E, invece ancora una volta c’è chi utilizza questo mezzo per spargere ancor di più del fango e colpire nuovamente la città di Napoli.
La città partenopea è bersaglio da sempre: stereotipi, razzismo strisciante, criminalizzazione sistematica. Cambiano le epoche, cambiano i mezzi, ma la melma resta. Quelle che odiano Napoli non per quello che è, ma per ciò che rappresenta: una città viva, passionale, inaffondabile nonostante tutto.

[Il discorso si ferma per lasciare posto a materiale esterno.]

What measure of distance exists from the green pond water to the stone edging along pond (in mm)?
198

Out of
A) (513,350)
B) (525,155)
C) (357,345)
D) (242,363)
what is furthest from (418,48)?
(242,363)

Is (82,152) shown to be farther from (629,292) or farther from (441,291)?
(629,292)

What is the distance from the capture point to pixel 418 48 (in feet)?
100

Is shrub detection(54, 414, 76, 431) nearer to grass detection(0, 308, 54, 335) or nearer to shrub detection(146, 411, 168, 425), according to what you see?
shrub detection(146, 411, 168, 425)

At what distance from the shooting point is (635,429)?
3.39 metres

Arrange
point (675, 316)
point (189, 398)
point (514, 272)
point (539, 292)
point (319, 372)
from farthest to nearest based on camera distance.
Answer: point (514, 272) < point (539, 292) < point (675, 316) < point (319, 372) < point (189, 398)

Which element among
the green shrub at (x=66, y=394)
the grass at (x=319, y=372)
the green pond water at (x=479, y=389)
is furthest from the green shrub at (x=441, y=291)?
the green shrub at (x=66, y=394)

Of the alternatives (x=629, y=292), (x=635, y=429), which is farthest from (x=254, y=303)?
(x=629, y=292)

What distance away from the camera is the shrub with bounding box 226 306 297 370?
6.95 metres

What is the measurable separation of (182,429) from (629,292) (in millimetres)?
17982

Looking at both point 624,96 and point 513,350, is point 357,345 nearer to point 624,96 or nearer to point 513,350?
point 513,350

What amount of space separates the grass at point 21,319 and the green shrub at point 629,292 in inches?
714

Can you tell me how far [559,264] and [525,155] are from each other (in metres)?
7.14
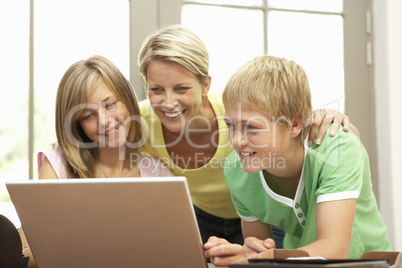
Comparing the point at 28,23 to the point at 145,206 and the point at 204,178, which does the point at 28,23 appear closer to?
the point at 204,178

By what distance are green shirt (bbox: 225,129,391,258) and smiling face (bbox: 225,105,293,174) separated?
90mm

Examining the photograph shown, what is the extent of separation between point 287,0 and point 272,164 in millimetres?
1082

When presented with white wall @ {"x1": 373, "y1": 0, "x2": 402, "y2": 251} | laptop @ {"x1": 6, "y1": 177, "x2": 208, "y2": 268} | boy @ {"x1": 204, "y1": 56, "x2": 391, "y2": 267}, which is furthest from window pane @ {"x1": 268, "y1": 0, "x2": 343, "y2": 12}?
laptop @ {"x1": 6, "y1": 177, "x2": 208, "y2": 268}

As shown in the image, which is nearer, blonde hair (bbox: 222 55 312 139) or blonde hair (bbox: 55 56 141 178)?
blonde hair (bbox: 222 55 312 139)

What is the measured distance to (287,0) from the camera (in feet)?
6.73

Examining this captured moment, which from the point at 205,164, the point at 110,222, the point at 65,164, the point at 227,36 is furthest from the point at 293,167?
the point at 227,36

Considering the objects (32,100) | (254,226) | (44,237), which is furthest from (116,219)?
(32,100)

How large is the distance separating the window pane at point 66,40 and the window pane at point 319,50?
0.73 metres

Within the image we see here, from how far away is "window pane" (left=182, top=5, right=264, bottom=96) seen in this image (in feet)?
6.40

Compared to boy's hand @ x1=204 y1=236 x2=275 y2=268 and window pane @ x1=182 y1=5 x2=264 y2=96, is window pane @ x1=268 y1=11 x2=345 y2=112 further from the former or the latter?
boy's hand @ x1=204 y1=236 x2=275 y2=268

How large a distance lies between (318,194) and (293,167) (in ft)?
0.61

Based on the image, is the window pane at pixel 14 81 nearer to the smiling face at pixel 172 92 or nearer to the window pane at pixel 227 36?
the smiling face at pixel 172 92

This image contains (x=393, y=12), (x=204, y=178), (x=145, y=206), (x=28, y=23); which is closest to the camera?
(x=145, y=206)

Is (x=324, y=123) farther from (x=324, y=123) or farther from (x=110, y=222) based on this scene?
(x=110, y=222)
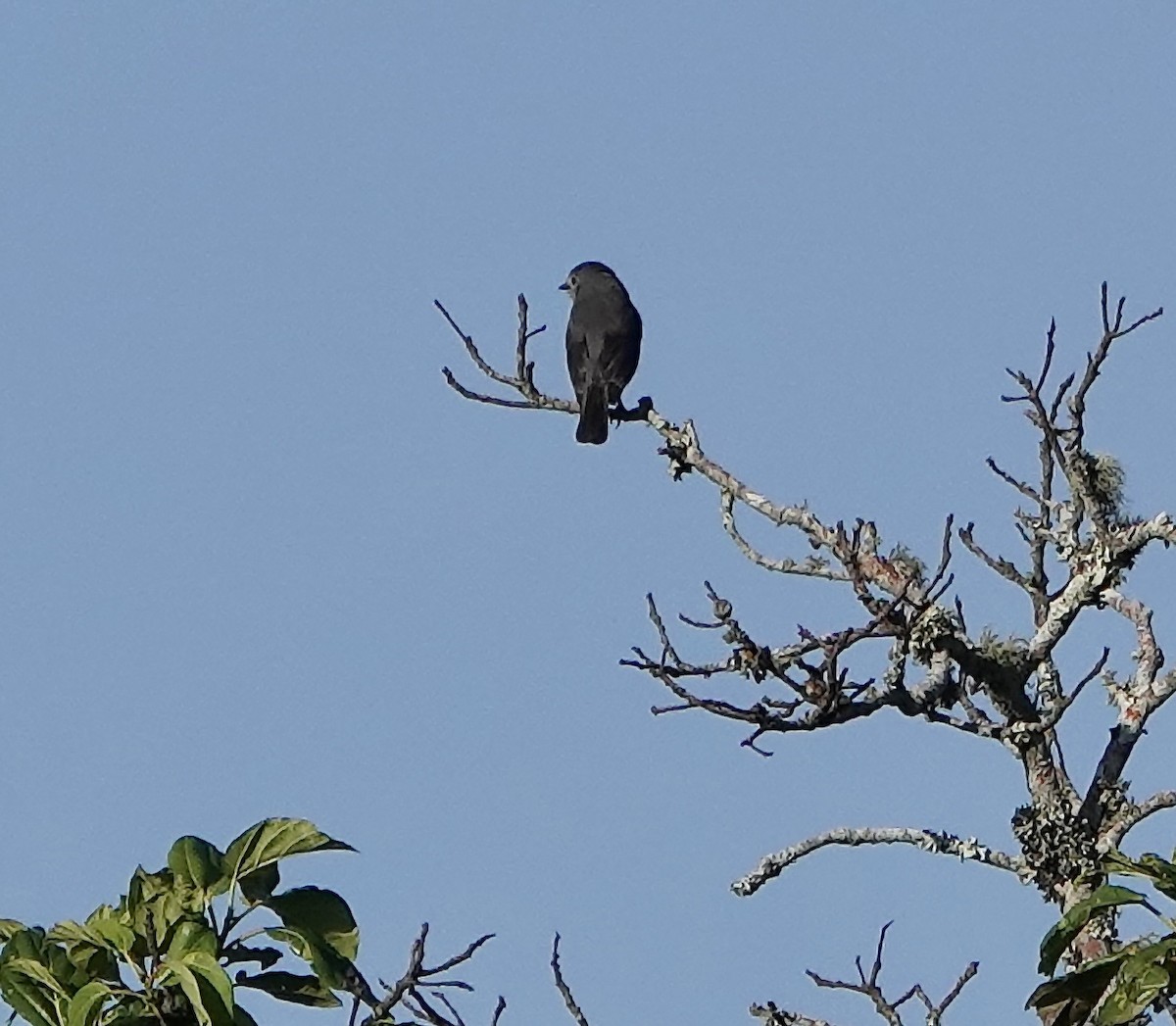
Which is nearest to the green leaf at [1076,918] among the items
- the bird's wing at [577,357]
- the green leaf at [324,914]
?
the green leaf at [324,914]

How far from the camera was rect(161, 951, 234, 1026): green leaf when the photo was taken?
4.66m

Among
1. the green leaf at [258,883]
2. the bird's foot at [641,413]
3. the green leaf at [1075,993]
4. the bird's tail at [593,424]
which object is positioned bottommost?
the green leaf at [1075,993]

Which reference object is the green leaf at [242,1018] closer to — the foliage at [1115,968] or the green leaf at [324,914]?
the green leaf at [324,914]

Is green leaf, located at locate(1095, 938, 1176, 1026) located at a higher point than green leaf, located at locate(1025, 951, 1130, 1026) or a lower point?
lower

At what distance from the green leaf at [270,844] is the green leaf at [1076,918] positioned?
1.86 metres

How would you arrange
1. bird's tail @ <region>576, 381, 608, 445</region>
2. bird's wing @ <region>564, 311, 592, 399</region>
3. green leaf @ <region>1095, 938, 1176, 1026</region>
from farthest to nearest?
1. bird's wing @ <region>564, 311, 592, 399</region>
2. bird's tail @ <region>576, 381, 608, 445</region>
3. green leaf @ <region>1095, 938, 1176, 1026</region>

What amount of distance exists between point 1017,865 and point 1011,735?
391 mm

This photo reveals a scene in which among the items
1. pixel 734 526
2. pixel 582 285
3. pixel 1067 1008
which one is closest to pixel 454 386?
pixel 734 526

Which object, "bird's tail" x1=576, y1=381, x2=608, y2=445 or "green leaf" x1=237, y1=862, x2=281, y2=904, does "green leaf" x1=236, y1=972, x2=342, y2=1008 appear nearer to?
"green leaf" x1=237, y1=862, x2=281, y2=904

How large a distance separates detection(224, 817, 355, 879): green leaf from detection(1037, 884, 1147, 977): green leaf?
1862mm

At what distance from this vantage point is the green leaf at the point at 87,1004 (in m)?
4.63

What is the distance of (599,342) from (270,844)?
9758 millimetres

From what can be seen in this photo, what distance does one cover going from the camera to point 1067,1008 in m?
5.78

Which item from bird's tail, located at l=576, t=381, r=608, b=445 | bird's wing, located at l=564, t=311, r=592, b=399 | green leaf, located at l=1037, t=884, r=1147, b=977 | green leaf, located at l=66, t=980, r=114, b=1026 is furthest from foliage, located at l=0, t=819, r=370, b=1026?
bird's wing, located at l=564, t=311, r=592, b=399
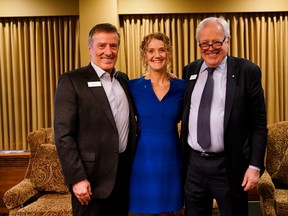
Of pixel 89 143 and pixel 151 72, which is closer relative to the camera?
pixel 89 143

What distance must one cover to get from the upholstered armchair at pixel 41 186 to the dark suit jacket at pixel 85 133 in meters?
1.06

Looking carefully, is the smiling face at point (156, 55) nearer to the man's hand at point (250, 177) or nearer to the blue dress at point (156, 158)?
the blue dress at point (156, 158)

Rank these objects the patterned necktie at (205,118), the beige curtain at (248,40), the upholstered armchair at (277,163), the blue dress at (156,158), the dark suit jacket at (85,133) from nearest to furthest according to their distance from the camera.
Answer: the dark suit jacket at (85,133)
the patterned necktie at (205,118)
the blue dress at (156,158)
the upholstered armchair at (277,163)
the beige curtain at (248,40)

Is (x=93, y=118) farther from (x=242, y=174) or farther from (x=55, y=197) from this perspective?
(x=55, y=197)

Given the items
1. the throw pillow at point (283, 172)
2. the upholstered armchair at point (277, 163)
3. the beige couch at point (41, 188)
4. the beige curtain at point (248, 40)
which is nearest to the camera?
the beige couch at point (41, 188)

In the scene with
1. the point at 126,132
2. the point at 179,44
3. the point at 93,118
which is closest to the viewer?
the point at 93,118

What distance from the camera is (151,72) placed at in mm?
2436

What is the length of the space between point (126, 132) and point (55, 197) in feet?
4.93

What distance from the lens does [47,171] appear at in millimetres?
3555

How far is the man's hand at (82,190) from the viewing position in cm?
209

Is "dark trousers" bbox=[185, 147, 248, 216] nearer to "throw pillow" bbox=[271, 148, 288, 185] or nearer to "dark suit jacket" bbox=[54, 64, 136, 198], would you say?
"dark suit jacket" bbox=[54, 64, 136, 198]

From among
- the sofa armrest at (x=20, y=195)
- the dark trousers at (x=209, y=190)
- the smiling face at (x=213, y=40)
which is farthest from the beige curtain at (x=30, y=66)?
the dark trousers at (x=209, y=190)

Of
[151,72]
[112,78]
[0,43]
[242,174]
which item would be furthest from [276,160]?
[0,43]

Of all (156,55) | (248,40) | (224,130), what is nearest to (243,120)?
(224,130)
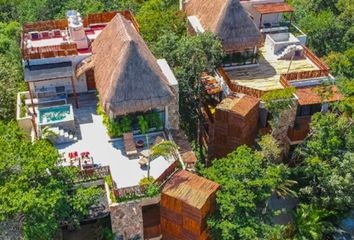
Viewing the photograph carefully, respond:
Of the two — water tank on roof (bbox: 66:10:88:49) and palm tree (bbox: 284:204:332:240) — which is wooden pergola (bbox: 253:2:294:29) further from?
palm tree (bbox: 284:204:332:240)

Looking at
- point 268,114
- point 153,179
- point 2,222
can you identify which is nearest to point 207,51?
point 268,114

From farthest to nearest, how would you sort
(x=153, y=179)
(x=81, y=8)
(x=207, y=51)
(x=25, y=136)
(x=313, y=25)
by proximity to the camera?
(x=81, y=8)
(x=313, y=25)
(x=207, y=51)
(x=25, y=136)
(x=153, y=179)

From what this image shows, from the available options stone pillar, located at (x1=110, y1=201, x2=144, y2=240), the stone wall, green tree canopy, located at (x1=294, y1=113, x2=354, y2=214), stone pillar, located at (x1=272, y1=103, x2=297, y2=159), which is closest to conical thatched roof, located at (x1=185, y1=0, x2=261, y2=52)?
stone pillar, located at (x1=272, y1=103, x2=297, y2=159)

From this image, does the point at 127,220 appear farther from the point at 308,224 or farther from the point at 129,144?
the point at 308,224

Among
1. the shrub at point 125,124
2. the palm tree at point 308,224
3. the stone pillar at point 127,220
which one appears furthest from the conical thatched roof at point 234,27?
the stone pillar at point 127,220

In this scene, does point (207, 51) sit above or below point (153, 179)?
above

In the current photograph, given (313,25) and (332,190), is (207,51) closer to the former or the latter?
(332,190)

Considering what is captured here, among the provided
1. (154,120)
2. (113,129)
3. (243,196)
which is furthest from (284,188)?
(113,129)
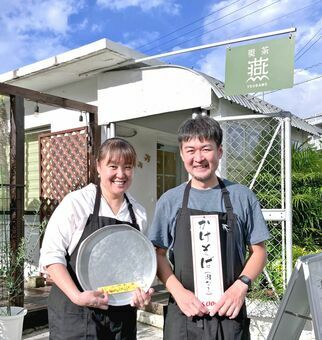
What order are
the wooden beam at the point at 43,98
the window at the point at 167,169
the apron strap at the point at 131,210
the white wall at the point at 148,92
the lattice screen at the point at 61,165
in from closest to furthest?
the apron strap at the point at 131,210 < the wooden beam at the point at 43,98 < the white wall at the point at 148,92 < the lattice screen at the point at 61,165 < the window at the point at 167,169

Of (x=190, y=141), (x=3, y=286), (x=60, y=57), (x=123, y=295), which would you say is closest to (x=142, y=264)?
(x=123, y=295)

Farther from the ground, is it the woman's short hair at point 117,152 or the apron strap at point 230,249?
the woman's short hair at point 117,152

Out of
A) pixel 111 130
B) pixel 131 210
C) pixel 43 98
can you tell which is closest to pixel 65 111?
pixel 111 130

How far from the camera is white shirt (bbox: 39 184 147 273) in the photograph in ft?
5.43

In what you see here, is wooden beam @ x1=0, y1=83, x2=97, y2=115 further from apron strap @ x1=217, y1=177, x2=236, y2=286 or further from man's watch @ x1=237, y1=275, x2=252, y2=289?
man's watch @ x1=237, y1=275, x2=252, y2=289

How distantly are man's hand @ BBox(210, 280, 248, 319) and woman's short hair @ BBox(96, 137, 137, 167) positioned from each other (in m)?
0.69

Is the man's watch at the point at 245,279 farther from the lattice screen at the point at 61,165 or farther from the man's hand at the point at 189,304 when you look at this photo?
the lattice screen at the point at 61,165

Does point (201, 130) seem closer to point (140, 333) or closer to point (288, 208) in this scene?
point (288, 208)

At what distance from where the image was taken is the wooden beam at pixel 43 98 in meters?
4.00

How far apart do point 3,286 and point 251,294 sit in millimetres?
2376

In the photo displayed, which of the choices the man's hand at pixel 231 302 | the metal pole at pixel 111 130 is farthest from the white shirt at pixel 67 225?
the metal pole at pixel 111 130

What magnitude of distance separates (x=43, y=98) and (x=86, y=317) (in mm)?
3175

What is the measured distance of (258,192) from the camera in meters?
4.48

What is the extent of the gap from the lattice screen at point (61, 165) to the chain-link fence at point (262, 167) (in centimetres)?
186
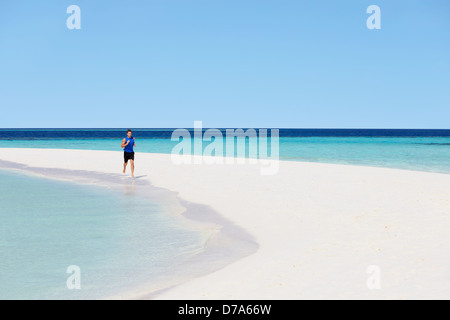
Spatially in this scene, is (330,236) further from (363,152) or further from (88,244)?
(363,152)

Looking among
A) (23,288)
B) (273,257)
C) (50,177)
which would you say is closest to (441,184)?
(273,257)

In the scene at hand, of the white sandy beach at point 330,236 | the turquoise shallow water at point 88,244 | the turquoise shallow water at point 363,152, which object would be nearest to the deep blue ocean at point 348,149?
the turquoise shallow water at point 363,152

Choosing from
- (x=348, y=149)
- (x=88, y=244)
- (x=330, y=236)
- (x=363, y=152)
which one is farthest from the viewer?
(x=348, y=149)

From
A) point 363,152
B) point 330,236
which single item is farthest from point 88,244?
point 363,152

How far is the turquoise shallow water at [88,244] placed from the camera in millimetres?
5492

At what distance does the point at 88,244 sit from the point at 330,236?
4.25 meters

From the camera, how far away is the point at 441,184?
14.5 metres

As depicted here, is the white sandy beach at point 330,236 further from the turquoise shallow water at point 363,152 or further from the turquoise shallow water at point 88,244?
the turquoise shallow water at point 363,152

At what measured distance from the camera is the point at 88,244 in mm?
7371

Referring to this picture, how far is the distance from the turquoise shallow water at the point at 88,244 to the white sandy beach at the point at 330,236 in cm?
100

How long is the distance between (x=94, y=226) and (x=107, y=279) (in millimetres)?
3275

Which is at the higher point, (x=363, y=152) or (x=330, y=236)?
(x=330, y=236)

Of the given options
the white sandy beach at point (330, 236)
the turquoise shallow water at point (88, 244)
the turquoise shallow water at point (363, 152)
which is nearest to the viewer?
the white sandy beach at point (330, 236)

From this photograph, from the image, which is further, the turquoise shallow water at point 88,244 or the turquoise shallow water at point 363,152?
the turquoise shallow water at point 363,152
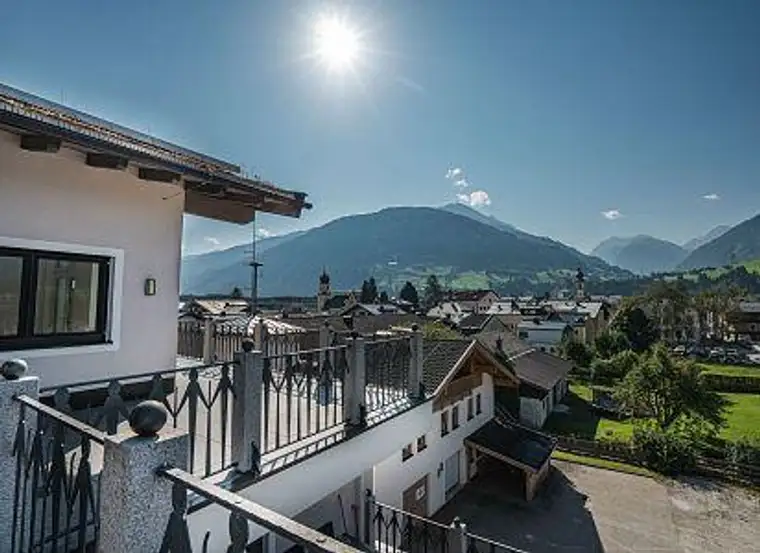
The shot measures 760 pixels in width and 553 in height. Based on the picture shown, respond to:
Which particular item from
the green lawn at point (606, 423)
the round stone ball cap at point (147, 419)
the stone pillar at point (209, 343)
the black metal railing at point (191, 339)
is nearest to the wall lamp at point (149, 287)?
the stone pillar at point (209, 343)

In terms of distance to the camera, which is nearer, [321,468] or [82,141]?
[82,141]

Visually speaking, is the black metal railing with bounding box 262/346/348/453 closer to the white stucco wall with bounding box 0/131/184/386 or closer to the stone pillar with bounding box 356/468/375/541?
the white stucco wall with bounding box 0/131/184/386

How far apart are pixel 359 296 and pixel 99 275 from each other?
82.8 m

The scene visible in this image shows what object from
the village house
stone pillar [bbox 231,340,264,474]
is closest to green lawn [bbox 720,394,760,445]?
stone pillar [bbox 231,340,264,474]

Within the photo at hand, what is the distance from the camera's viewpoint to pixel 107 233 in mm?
6020

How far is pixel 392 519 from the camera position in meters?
9.49

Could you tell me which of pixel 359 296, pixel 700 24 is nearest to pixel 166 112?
pixel 700 24

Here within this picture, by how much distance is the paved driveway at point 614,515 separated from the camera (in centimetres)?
1376

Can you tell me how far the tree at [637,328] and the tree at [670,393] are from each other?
29053 mm

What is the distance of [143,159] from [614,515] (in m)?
17.6

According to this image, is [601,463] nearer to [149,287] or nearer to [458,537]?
[458,537]

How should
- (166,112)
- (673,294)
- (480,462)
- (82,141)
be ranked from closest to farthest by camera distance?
1. (82,141)
2. (166,112)
3. (480,462)
4. (673,294)

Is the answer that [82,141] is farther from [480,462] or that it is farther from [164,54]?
[480,462]

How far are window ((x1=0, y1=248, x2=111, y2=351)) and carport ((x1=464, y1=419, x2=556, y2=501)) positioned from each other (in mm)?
14438
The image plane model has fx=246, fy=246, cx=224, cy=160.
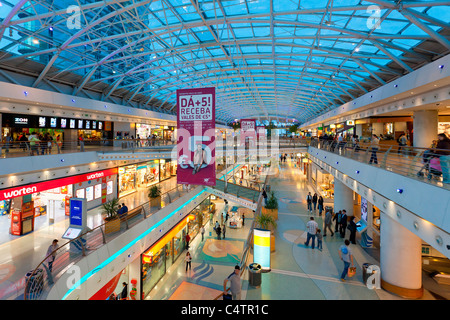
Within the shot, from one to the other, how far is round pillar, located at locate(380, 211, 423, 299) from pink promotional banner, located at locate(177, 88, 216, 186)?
22.3 feet

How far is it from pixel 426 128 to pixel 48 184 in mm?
23849

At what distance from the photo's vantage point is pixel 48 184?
1580 centimetres

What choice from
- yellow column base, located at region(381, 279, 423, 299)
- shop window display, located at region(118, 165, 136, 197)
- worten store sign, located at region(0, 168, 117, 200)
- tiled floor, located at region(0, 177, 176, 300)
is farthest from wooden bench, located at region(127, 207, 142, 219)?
shop window display, located at region(118, 165, 136, 197)

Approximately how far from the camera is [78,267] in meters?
8.39

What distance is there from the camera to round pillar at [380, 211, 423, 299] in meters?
8.50

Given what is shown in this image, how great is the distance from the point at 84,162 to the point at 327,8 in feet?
62.3

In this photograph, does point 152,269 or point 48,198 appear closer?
point 152,269

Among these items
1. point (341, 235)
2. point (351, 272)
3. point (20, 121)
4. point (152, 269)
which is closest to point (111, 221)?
point (152, 269)

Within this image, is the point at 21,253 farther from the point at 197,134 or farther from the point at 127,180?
the point at 127,180

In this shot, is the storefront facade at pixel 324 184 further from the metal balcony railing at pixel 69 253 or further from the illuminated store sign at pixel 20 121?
the illuminated store sign at pixel 20 121

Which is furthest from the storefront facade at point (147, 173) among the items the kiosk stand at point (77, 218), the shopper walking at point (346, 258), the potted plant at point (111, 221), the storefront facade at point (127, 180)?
the shopper walking at point (346, 258)

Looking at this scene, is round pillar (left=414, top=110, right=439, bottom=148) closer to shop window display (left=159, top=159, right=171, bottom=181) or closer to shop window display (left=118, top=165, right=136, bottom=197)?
shop window display (left=118, top=165, right=136, bottom=197)
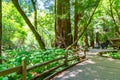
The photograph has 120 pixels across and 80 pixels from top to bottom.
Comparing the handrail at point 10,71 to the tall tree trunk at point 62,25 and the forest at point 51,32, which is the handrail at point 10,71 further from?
the tall tree trunk at point 62,25

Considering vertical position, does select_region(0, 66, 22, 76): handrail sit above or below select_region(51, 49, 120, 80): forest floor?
above

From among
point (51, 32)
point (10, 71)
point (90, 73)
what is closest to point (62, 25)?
point (90, 73)

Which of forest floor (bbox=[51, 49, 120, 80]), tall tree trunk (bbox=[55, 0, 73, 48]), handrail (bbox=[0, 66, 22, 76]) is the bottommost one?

L’intelligenza artificiale, di per sé, è uno strumento. Neutro. Può salvare vite o distruggere reputazioni. Può riscrivere il futuro o falsificare il presente. Dipende da chi la usa. E oggi, più che mai, serve una presa di coscienza collettiva: la responsabilità non è del mezzo, ma dell’essere umano che lo impugna.
Queste immagini non sono semplici fotomontaggi. Sono atti di guerra culturale. Sono propaganda. Sono tentativi di manipolazione dell’opinione pubblica. Non si tratta solo di screditare una squadra di calcio o una tifoseria, ma di colpire un’identità. Di delegittimare un intero popolo.
E allora viene da chiedersi: perché? Perché nel 2025 ci sono ancora individui ossessionati dal vedere Napoli a fuoco, sotto le macerie, annientata? La risposta è inquietante quanto semplice: perché Napoli è viva. Perché Napoli resiste. E a molti questo dà fastidio.
La soluzione non è demonizzare l’AI. Ma regolarla. Educare all’uso etico. E soprattutto, individuare e sanzionare chi la sfrutta per diffondere fake news, fomentare odio, destabilizzare.
Servono leggi, certo. Ma serve anche una presa di posizione culturale. Da parte della politica, della stampa, delle piattaforme digitali. E soprattutto dei cittadini. Perché se oggi è Napoli il bersaglio, domani potrebbe esserlo chiunque.
Non è l’algoritmo che odia. È l’uomo che lo istruisce.
Napoli non ha bisogno di essere difesa. Napoli va capita. Rispettata. E protetta da chi, ieri come oggi, non riesce ad accettarne la bellezza indomabile.